Nevertheless, I believe the hunger strike was a victory because I was able to force the administration to sit down and address my grievances. Also, I learned the tactics medical and prison officials will use to combat hunger strikes. I took a hit to my body, not because of the hunger strike per se, but because of the nefarious “Five-Phase Plan.” This is why the courts need to force the PA DOC to come up with a forced-feeding protocol instead of allowing officials to freestyle the process.

Since the strike, it’s been a mixed bag wherein some prison officials and guards keep me at arm’s length, but there are those who take every opportunity to retaliate against me. For example, Major Maure instructed the property room to confiscate all my legal and nonlegal property under the pretext I have excessive property. This is the same property I was transferred to SCI Albion with, and it had been in my possession until the hunger strike.

I am back in general population, and things are getting worse again with regard to unconstitutional, inhuman and repressive conditions.

WW: What did you learn from the hunger strike?

Dee Jay: The hunger strike made me realize that it is not for everyone. Outside support is a must so that they can’t get away with abusing you. Most importantly, the hunger strike made me even more determined to stand up and resist abusive authority, no matter the cost.

My advice to all those out there who may be contemplating going on a hunger strike is: Make it worth it and don’t stop until you achieve your goal. Remember, “never, never, never give up no matter how hard or long.”

WW: What would you like to explain to people on the outside about prison conditions?
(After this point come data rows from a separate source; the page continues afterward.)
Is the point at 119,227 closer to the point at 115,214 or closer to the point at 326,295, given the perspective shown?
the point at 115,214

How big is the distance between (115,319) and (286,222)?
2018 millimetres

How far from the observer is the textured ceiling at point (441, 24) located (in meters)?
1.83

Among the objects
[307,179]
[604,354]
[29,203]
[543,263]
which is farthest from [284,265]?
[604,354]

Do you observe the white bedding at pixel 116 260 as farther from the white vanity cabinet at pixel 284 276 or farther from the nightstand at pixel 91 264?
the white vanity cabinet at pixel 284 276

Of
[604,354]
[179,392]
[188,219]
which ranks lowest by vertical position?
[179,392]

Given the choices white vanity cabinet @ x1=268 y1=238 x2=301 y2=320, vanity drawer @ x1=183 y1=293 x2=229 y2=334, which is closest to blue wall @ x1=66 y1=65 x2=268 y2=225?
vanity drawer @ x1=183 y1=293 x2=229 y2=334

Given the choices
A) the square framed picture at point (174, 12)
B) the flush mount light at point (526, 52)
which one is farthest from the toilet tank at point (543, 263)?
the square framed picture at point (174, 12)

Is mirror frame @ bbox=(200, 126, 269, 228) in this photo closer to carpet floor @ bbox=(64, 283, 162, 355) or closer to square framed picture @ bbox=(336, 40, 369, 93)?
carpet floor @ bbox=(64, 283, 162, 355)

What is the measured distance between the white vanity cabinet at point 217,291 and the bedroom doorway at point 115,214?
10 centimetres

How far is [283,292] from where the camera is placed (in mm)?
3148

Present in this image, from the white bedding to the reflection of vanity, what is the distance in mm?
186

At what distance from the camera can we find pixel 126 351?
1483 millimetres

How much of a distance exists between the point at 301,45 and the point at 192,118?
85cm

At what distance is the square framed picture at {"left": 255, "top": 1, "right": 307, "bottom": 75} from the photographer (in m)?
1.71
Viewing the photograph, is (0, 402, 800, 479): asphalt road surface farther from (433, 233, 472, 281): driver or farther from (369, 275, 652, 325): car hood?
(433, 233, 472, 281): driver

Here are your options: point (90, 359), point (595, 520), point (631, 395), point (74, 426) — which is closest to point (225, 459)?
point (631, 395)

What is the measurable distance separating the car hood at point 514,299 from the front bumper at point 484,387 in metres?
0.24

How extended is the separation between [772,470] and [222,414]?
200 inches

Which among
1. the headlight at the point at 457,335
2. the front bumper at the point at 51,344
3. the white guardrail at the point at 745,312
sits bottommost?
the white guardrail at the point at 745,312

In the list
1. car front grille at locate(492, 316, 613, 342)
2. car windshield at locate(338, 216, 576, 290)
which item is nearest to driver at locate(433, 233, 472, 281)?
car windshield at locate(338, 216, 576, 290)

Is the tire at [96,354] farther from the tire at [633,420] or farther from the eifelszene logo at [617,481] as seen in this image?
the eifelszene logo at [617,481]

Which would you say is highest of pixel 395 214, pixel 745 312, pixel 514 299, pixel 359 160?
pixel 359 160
Dee Jay: In the past 5 to 10 years, prison life in Pennsylvania has changed dramatically due in large part to the closing of this state’s mental health facilities. Now, those individuals are being housed in the PA DOC. This was done by a previous governor, Ed Rendell, to save money.

In response, the DOC hired a bunch of psychiatrists and psychologists, but there are still not enough to deal with the large numbers of mentally ill prisoners, some of whom are violent, drug addicted or illiterate.

Initially, mentally ill prisoners were housed at SCI Waymart, but due to the large numbers, they are now being housed throughout all DOC facilities. It is having a profound effect on the overall general prison population.

PA state legislators and prison officials are using assaults committed by mentally ill prisoners to create policies and laws authorizing excessive use of force against all prisoners. The “Violence Reduction Policy” allows prison officials to arbitrarily deny prisoners their state and federal constitutional rights by placing a cell block or even entire prisons on lock downs for days on end after one of these mentally ill prisoners allegedly assaults a guard.

Recently the PA House Judiciary Committee passed three bills supposedly designed to improve the safety of county and state prison guards and staff, even though assaults on prison staff are at a 10-year low. Nothing, however, is being done to address the increase of assaults on prisoners by prison staff.

Ultimately, the guards and staff hired by the DOC cannot be adequately trained to deal with mentally ill prisoners. Some of them have mental illnesses themselves.

This situation means non-mentally-ill prisoners are being left with the burden of dealing with these mentally ill prisoners, even though we are not qualified.

The DOC and state legislators know the dynamics of what is happening, but they won’t solve the crisis because it’s a win-win for them. The state receives millions of dollars in federal funding to address a crisis it created. At the same time, they use this crisis to create new laws to increase repression and deny prisoners their state and federal constitutional rights.